** Supplied records **
● ● ● ● ●
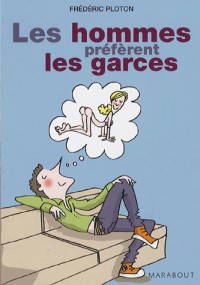 FRÉDÉRIC PLOTON

Les hommes préfèrent les garces

MARABOUT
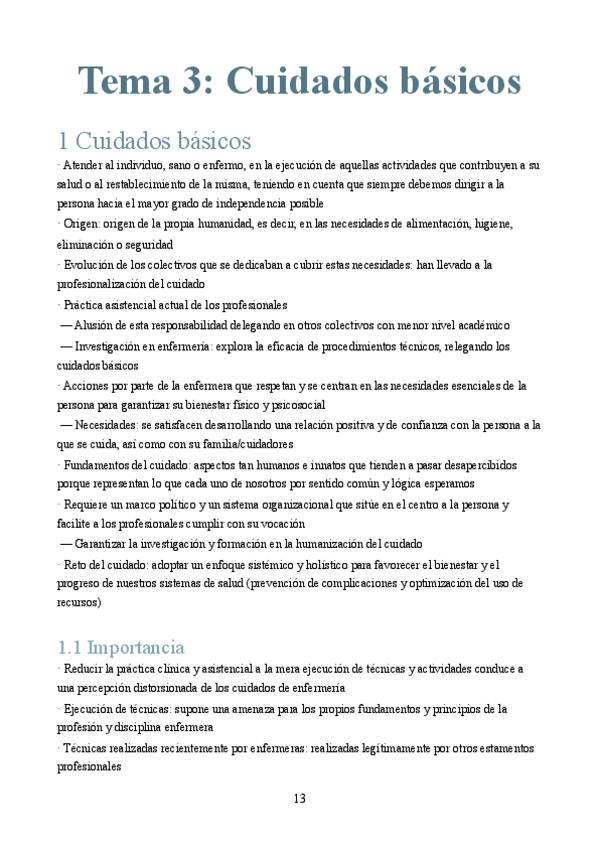 Tema 3: Cuidados básicos

1 Cuidados básicos

· Atender al individuo, sano o enfermo, en la ejecución de aquellas actividades que contribuyen a su salud o al restablecimiento de la misma, teniendo en cuenta que siempre debemos dirigir a la persona hacia el mayor grado de independencia posible

· Origen: origen de la propia humanidad, es decir, en las necesidades de alimentación, higiene, eliminación o seguridad

· Evolución de los colectivos que se dedicaban a cubrir estas necesidades: han llevado a la profesionalización del cuidado

· Práctica asistencial actual de los profesionales

— Alusión de esta responsabilidad delegando en otros colectivos con menor nivel académico

— Investigación en enfermería: explora la eficacia de procedimientos técnicos, relegando los cuidados básicos

· Acciones por parte de la enfermera que respetan y se centran en las necesidades esenciales de la persona para garantizar su bienestar físico y psicosocial

— Necesidades: se satisfacen desarrollando una relación positiva y de confianza con la persona a la que se cuida, así como con su familia/cuidadores

· Fundamentos del cuidado: aspectos tan humanos e innatos que tienden a pasar desapercibidos porque representan lo que cada uno de nosotros por sentido común y lógica esperamos

· Requiere un marco político y un sistema organizacional que sitúe en el centro a la persona y facilite a los profesionales cumplir con su vocación

— Garantizar la investigación y formación en la humanización del cuidado

· Reto del cuidado: adoptar un enfoque sistémico y holístico para favorecer el bienestar y el progreso de nuestros sistemas de salud (prevención de complicaciones y optimización del uso de recursos)

1.1 Importancia

· Reducir la práctica clínica y asistencial a la mera ejecución de técnicas y actividades conduce a una percepción distorsionada de los cuidados de enfermería

· Ejecución de técnicas: supone una amenaza para los propios fundamentos y principios de la profesión y disciplina enfermera

· Técnicas realizadas recientemente por enfermeras: realizadas legítimamente por otros estamentos profesionales

13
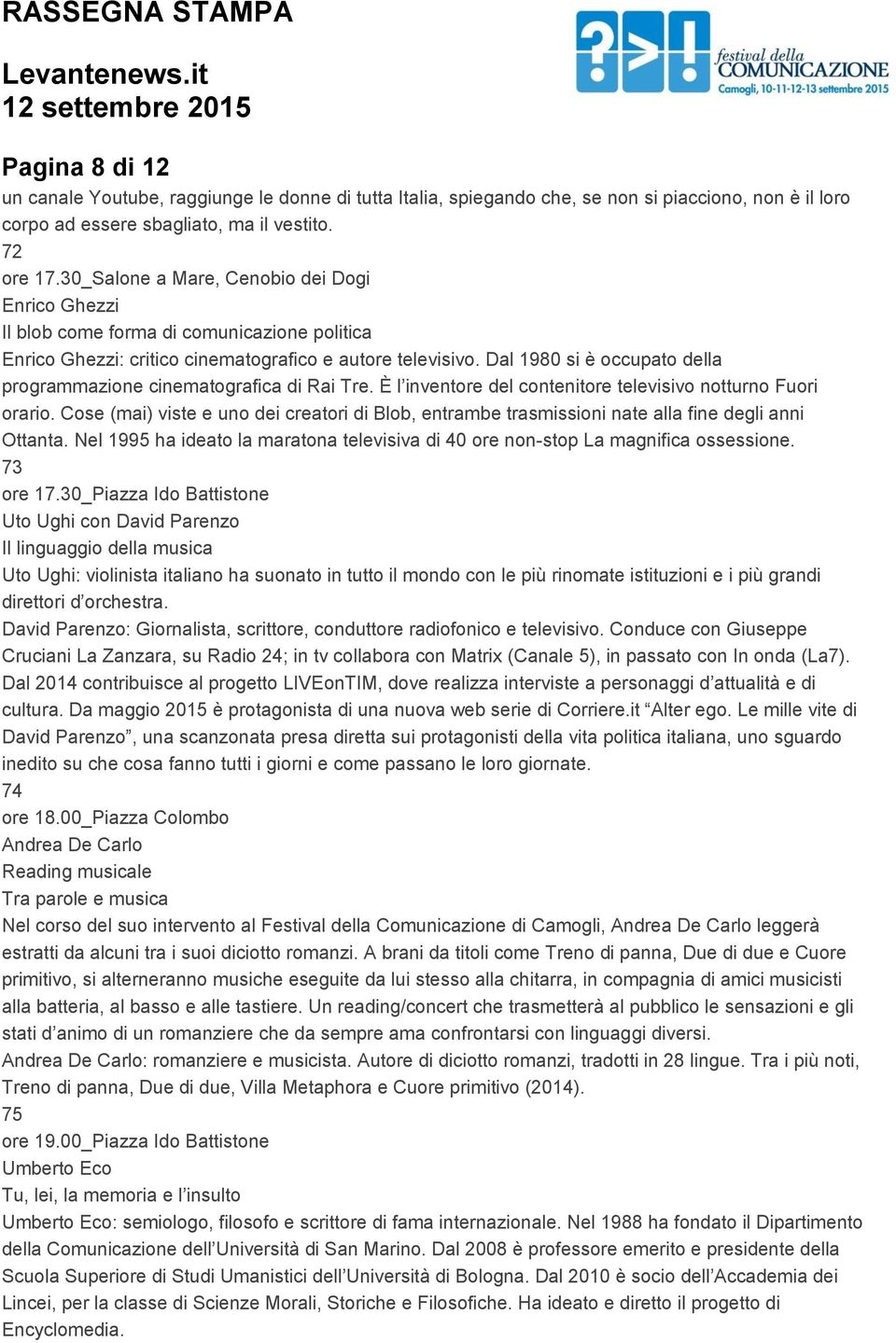 RASSEGNA STAMPA

Levantenews.it
12 settembre 2015

?>! festival della COMUNICAZIONE
Camogli, 10-11-12-13 settembre 2015

Pagina 8 di 12

un canale Youtube, raggiunge le donne di tutta Italia, spiegando che, se non si piacciono, non è il loro corpo ad essere sbagliato, ma il vestito.
72
ore 17.30_Salone a Mare, Cenobio dei Dogi
Enrico Ghezzi
Il blob come forma di comunicazione politica
Enrico Ghezzi: critico cinematografico e autore televisivo. Dal 1980 si è occupato della programmazione cinematografica di Rai Tre. È l'inventore del contenitore televisivo notturno Fuori orario. Cose (mai) viste e uno dei creatori di Blob, entrambe trasmissioni nate alla fine degli anni Ottanta. Nel 1995 ha ideato la maratona televisiva di 40 ore non-stop La magnifica ossessione.
73
ore 17.30_Piazza Ido Battistone
Uto Ughi con David Parenzo
Il linguaggio della musica
Uto Ughi: violinista italiano ha suonato in tutto il mondo con le più rinomate istituzioni e i più grandi direttori d'orchestra.
David Parenzo: Giornalista, scrittore, conduttore radiofonico e televisivo. Conduce con Giuseppe Cruciani La Zanzara, su Radio 24; in tv collabora con Matrix (Canale 5), in passato con In onda (La7). Dal 2014 contribuisce al progetto LIVEonTIM, dove realizza interviste a personaggi d'attualità e di cultura. Da maggio 2015 è protagonista di una nuova web serie di Corriere.it "Alter ego. Le mille vite di David Parenzo", una scanzonata presa diretta sui protagonisti della vita politica italiana, uno sguardo inedito su che cosa fanno tutti i giorni e come passano le loro giornate.
74
ore 18.00_Piazza Colombo
Andrea De Carlo
Reading musicale
Tra parole e musica
Nel corso del suo intervento al Festival della Comunicazione di Camogli, Andrea De Carlo leggerà estratti da alcuni tra i suoi diciotto romanzi. A brani da titoli come Treno di panna, Due di due e Cuore primitivo, si alterneranno musiche eseguite da lui stesso alla chitarra, in compagnia di amici musicisti alla batteria, al basso e alle tastiere. Un reading/concert che trasmetterà al pubblico le sensazioni e gli stati d'animo di un romanziere che da sempre ama confrontarsi con linguaggi diversi.
Andrea De Carlo: romanziere e musicista. Autore di diciotto romanzi, tradotti in 28 lingue. Tra i più noti, Treno di panna, Due di due, Villa Metaphora e Cuore primitivo (2014).
75
ore 19.00_Piazza Ido Battistone
Umberto Eco
Tu, lei, la memoria e l'insulto
Umberto Eco: semiologo, filosofo e scrittore di fama internazionale. Nel 1988 ha fondato il Dipartimento della Comunicazione dell'Università di San Marino. Dal 2008 è professore emerito e presidente della Scuola Superiore di Studi Umanistici dell'Università di Bologna. Dal 2010 è socio dell'Accademia dei Lincei, per la classe di Scienze Morali, Storiche e Filosofiche. Ha ideato e diretto il progetto di Encyclomedia.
● ● ● ● ●
** Work instructions **
Only one stretch of the entries above is wanted: the lines from the one containing "humanización del cuidado" through the one containing "cuidados de enfermería". Please reproduce it exactly.

** Answer section **
— Garantizar la investigación y formación en la humanización del cuidado

· Reto del cuidado: adoptar un enfoque sistémico y holístico para favorecer el bienestar y el progreso de nuestros sistemas de salud (prevención de complicaciones y optimización del uso de recursos)

1.1 Importancia

· Reducir la práctica clínica y asistencial a la mera ejecución de técnicas y actividades conduce a una percepción distorsionada de los cuidados de enfermería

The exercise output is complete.